🤖 AI Summary
Traditional star ratings inadequately capture fine-grained sentiment and semantic nuances in app reviews, while general-purpose NLP methods suffer from limited modeling capacity for sarcasm, domain-specific terminology, and contextual sensitivity. To address these limitations, we propose a modular large language model (LLM)-based analytical framework that integrates structured prompt engineering with retrieval-augmented dialogue question-answering (RAG-QA) to achieve precise alignment between numerical ratings and textual sentiment. Our key contributions are: (1) an interpretable, structured prompt template that explicitly guides the LLM to identify sentiment polarity, intensity, and attribution dimensions; (2) a cross-review retrieval augmentation mechanism enhancing contextual robustness; and (3) support for fine-grained feature extraction and interactive exploration.

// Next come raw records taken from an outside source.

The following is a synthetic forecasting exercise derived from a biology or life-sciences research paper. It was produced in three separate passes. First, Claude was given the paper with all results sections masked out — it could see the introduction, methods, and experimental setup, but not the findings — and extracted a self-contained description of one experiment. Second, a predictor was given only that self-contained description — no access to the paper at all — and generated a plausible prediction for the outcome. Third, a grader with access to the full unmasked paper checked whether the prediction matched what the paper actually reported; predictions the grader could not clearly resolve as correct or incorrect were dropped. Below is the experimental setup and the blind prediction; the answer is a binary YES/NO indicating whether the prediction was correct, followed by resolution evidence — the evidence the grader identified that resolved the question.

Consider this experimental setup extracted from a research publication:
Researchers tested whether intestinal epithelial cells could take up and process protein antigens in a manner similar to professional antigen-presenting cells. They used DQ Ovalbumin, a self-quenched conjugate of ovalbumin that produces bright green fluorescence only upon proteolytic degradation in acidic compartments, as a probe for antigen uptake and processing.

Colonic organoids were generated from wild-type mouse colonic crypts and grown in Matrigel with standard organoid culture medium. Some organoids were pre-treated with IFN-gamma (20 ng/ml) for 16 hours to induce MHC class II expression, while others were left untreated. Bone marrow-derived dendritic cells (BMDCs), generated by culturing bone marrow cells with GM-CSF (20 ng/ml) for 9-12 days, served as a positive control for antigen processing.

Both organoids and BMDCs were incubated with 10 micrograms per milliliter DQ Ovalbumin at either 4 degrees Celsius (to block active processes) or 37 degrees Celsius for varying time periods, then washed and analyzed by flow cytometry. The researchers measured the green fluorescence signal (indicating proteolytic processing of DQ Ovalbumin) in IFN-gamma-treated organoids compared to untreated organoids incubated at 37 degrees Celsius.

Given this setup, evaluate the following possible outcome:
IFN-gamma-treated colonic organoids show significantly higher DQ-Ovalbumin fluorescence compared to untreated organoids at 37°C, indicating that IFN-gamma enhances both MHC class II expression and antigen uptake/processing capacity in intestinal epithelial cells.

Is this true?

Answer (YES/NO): YES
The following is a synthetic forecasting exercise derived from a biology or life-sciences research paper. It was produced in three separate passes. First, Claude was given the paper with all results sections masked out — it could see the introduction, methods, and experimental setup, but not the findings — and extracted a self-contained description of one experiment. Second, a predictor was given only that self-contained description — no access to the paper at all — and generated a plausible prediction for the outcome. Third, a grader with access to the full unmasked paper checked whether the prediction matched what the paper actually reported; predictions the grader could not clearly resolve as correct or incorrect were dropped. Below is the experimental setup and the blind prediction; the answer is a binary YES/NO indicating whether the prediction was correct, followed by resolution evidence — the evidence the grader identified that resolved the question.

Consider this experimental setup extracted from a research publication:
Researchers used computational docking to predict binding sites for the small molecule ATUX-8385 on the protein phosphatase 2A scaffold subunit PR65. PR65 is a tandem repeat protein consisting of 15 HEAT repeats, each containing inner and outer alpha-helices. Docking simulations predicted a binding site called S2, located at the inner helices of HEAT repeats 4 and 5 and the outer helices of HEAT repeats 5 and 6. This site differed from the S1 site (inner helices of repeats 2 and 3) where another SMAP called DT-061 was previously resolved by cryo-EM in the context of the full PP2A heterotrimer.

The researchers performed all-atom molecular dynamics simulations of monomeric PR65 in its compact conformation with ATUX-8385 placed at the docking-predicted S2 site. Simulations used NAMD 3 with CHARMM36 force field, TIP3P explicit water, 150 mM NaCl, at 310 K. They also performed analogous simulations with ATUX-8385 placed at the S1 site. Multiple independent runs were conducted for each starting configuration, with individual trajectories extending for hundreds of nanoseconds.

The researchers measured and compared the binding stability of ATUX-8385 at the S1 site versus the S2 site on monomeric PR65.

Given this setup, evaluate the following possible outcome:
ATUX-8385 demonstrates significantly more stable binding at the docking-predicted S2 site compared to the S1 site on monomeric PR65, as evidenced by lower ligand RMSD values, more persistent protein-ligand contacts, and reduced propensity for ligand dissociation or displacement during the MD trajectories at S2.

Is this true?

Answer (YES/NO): YES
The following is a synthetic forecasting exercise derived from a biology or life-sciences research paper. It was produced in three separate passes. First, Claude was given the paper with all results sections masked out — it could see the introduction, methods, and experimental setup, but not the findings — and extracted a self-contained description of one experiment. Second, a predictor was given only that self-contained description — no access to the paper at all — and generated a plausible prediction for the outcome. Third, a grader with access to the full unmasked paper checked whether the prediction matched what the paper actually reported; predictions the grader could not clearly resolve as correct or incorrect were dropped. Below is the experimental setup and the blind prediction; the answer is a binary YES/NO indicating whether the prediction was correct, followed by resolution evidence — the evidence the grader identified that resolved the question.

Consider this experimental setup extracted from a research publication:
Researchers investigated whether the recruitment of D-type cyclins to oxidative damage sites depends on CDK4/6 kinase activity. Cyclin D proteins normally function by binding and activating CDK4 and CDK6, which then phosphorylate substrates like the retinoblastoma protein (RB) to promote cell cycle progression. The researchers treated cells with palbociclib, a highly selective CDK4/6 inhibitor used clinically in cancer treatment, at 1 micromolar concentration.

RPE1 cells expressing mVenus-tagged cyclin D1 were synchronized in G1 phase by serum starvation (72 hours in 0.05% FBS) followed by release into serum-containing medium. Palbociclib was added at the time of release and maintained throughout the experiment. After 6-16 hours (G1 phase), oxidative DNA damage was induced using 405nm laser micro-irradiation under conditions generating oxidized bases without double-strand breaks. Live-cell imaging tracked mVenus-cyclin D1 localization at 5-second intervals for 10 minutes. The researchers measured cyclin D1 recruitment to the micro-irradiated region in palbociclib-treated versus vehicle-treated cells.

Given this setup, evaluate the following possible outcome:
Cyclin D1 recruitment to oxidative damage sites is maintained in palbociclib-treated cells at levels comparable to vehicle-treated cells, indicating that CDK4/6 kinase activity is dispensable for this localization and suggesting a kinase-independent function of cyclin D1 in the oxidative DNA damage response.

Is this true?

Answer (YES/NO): YES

Evaluated on AWARE, Google Play, and Spotify datasets, our method significantly outperforms state-of-the-art baselines, improving sentiment analysis accuracy by 8.2–14.7%, thereby delivering high-fidelity, actionable user feedback insights for app optimization.
📝 Abstract
We present an advanced approach to mobile app review analysis aimed at addressing limitations inherent in traditional star-rating systems. Star ratings, although intuitive and popular among users, often fail to capture the nuanced feedback present in detailed review texts. Traditional NLP techniques -- such as lexicon-based methods and classical machine learning classifiers -- struggle to interpret contextual nuances, domain-specific terminology, and subtle linguistic features like sarcasm. To overcome these limitations, we propose a modular framework leveraging large language models (LLMs) enhanced by structured prompting techniques. Our method quantifies discrepancies between numerical ratings and textual sentiment, extracts detailed, feature-level insights, and supports interactive exploration of reviews through retrieval-augmented conversational question answering (RAG-QA). Comprehensive experiments conducted on three diverse datasets (AWARE, Google Play, and Spotify) demonstrate that our LLM-driven approach significantly surpasses baseline methods, yielding improved accuracy, robustness, and actionable insights in challenging and context-rich review scenarios.